→ **Testo da leggere**:
= = = = =

In America Latina meno della metà dei lavoratori è protetta dal rischio di "perdita involontaria" del lavoro. Anche per questo il subcontinente risulta essere una delle regioni con il più alto tasso medio di disoccupazione, il 10%, rispetto ad altre aree del mondo come l'Europa dell'Est (8%), l'Europa Continentale (circa il 7%) o gli Stati Uniti (4%).

La situazione generale dell'America Latina non è certamente rosea. Lo confermano dati come quelli del Paraguay, del Nicaragua o del Messico, dove rispettivamente il 75, il 70 ed il 67% della popolazione appoggerebbe un governo non democratico se potesse risolvere i problemi economici del paese. Ma quali sono le prospettive per il futuro dell'economia in America Latina? Secondo il "Bilancio Preliminare dell'economie dell'America Latina e dei Caraibi" pubblicato dalla CEPAL lo scorso anno, l'economia dell'America Latina è cresciuta di 5,5 punti percentuale (con un incredibile balzo in avanti del Venezuela che passa dai - 9,7 punti percentuale del 2003 al 18% del 2004) mentre il Prodotto Interno Lordo in media del 4%. La previsione di crescita per il 2005 rimane sempre positiva, attestandosi però sui 4 punti percentuale.

= = = = =

→ **Consegna esercizio**: Dal testo sull'economia dell'America Latina, riporta senza modifiche il passo che comincia con le parole "In America Latina meno" e si chiude dopo "Stati Uniti (4%).".

= = = = =

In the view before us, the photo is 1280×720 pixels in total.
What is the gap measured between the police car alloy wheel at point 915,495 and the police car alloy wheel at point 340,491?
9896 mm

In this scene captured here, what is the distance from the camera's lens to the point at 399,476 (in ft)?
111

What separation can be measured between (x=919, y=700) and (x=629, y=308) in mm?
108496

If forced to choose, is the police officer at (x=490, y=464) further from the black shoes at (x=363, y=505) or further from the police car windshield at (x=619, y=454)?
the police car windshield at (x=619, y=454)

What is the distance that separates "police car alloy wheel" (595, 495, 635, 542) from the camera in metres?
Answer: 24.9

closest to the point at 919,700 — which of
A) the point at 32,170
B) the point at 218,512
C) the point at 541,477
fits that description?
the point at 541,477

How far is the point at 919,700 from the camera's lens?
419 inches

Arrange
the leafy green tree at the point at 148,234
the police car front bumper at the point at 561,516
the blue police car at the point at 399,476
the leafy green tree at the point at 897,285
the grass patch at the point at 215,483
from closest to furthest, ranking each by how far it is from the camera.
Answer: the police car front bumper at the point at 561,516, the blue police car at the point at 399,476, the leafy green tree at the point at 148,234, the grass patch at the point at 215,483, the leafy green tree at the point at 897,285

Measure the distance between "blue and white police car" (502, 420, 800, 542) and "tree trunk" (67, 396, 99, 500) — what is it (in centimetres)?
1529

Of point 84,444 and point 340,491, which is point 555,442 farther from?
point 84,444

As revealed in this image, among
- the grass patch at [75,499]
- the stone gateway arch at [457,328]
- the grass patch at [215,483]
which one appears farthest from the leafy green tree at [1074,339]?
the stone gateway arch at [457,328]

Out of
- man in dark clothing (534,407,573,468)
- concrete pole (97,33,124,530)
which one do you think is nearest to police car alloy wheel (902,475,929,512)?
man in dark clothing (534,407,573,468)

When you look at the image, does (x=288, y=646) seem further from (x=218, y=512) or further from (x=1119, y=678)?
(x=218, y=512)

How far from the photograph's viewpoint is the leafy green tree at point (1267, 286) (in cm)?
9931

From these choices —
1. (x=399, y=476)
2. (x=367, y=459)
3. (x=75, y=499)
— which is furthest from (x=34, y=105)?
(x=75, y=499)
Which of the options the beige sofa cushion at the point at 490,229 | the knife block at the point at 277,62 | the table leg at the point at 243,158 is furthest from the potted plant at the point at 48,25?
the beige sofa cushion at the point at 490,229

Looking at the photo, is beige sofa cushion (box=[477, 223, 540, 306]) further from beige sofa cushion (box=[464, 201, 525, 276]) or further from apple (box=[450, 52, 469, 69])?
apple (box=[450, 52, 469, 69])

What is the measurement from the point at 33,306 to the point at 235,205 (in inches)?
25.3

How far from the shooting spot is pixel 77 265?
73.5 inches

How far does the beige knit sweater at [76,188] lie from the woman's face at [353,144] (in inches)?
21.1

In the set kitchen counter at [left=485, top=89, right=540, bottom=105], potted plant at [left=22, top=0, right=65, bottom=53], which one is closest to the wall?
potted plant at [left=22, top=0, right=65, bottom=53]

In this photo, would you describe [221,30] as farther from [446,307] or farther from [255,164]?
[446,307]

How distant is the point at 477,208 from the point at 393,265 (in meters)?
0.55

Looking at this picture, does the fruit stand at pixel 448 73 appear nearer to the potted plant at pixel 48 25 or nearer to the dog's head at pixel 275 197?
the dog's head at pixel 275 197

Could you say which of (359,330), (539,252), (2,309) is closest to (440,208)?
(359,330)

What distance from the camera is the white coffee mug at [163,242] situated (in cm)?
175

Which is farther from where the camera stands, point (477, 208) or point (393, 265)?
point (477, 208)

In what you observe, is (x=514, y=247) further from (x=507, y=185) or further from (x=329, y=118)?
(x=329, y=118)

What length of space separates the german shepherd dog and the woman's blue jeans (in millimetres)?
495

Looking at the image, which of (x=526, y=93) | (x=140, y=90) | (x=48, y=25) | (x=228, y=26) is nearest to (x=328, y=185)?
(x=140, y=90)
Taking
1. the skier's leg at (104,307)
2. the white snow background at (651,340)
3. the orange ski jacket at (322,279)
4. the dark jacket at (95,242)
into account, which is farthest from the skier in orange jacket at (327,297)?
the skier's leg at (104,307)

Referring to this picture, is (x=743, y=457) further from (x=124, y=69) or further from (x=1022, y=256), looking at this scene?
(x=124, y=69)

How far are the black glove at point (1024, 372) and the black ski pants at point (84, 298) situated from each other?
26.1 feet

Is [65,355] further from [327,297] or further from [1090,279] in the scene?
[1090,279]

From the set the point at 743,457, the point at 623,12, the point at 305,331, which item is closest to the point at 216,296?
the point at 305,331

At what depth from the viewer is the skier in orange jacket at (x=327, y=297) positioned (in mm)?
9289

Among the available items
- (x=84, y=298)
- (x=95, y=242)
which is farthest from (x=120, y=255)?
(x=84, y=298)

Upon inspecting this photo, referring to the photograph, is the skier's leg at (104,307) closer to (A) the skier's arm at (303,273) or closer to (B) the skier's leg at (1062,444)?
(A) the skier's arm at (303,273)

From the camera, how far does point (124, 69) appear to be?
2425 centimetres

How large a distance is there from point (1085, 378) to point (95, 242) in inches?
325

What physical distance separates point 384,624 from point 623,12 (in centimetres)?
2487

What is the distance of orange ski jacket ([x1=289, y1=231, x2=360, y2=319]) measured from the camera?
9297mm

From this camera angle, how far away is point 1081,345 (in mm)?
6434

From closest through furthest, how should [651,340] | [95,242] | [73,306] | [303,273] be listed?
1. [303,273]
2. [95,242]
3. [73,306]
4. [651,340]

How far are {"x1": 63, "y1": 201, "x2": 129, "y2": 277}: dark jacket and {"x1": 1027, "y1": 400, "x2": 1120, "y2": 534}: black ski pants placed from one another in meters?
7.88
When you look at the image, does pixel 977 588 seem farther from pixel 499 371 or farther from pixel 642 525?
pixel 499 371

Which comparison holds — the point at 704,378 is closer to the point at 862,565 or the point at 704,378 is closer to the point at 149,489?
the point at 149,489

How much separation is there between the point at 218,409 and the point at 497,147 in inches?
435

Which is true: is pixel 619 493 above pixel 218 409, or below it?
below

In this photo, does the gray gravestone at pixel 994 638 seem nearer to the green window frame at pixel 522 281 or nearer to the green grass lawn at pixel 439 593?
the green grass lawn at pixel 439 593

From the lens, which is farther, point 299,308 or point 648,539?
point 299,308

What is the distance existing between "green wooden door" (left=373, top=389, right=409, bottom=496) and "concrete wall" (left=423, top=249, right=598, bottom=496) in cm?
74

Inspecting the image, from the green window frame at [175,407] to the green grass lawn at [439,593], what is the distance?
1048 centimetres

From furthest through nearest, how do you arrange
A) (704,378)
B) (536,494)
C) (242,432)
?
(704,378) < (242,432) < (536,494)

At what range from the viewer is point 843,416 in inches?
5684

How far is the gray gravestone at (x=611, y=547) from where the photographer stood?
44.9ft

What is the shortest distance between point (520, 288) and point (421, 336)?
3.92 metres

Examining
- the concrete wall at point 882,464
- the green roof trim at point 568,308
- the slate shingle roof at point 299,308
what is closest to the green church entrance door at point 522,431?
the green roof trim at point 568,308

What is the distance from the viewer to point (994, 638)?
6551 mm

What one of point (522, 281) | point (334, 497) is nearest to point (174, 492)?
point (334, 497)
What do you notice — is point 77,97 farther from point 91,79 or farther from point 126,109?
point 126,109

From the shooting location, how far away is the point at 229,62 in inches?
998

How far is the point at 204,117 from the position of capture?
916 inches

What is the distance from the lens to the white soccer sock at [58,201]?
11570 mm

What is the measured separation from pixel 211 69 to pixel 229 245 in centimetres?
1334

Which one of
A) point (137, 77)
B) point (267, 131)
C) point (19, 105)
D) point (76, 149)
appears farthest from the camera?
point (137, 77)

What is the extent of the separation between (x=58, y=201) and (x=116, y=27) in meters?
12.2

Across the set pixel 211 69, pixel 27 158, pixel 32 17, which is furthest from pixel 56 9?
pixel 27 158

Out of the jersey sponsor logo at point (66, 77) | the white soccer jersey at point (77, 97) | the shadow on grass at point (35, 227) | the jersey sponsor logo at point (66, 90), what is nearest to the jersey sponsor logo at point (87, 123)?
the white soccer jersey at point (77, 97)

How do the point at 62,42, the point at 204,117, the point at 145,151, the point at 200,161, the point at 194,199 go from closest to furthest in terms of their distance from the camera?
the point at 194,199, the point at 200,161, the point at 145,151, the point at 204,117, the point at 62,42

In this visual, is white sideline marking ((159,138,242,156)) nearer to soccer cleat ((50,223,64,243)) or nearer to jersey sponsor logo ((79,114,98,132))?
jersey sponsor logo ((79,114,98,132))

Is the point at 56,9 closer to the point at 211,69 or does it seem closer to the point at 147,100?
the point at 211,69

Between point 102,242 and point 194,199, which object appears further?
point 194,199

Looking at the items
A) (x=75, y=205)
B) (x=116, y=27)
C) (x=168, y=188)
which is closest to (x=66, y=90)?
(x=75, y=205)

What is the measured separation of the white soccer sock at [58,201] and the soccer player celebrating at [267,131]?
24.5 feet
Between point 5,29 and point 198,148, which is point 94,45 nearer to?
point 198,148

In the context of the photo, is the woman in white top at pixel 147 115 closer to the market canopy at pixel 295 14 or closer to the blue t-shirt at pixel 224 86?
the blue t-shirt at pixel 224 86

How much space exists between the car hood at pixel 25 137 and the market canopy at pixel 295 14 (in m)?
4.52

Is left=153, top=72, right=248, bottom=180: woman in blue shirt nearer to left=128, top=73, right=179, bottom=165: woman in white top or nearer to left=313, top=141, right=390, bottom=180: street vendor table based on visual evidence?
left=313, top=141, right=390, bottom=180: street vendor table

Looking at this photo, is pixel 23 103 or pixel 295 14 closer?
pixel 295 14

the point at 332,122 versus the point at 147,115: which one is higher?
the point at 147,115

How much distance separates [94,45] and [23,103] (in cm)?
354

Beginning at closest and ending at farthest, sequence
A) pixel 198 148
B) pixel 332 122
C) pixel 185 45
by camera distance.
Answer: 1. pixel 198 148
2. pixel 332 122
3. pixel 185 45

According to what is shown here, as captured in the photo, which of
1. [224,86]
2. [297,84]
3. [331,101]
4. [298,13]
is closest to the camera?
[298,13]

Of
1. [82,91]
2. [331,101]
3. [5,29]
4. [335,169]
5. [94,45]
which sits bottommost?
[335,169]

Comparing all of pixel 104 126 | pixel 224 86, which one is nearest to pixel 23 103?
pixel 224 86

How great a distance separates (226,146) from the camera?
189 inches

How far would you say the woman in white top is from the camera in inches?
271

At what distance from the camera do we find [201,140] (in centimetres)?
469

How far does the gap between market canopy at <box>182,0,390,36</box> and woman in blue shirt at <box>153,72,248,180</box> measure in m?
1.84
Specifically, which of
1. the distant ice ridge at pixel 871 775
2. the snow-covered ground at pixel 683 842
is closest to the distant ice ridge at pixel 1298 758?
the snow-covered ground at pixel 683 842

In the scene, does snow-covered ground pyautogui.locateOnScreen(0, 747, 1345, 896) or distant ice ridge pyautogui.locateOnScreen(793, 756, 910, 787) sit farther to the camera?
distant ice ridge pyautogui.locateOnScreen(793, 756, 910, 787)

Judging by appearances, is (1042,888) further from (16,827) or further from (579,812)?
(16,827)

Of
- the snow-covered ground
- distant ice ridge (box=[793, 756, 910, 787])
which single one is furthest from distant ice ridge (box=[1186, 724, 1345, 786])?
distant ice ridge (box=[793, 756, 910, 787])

= = = = =

→ **Soluzione esercizio**:
In America Latina meno della metà dei lavoratori è protetta dal rischio di "perdita involontaria" del lavoro. Anche per questo il subcontinente risulta essere una delle regioni con il più alto tasso medio di disoccupazione, il 10%, rispetto ad altre aree del mondo come l'Europa dell'Est (8%), l'Europa Continentale (circa il 7%) o gli Stati Uniti (4%).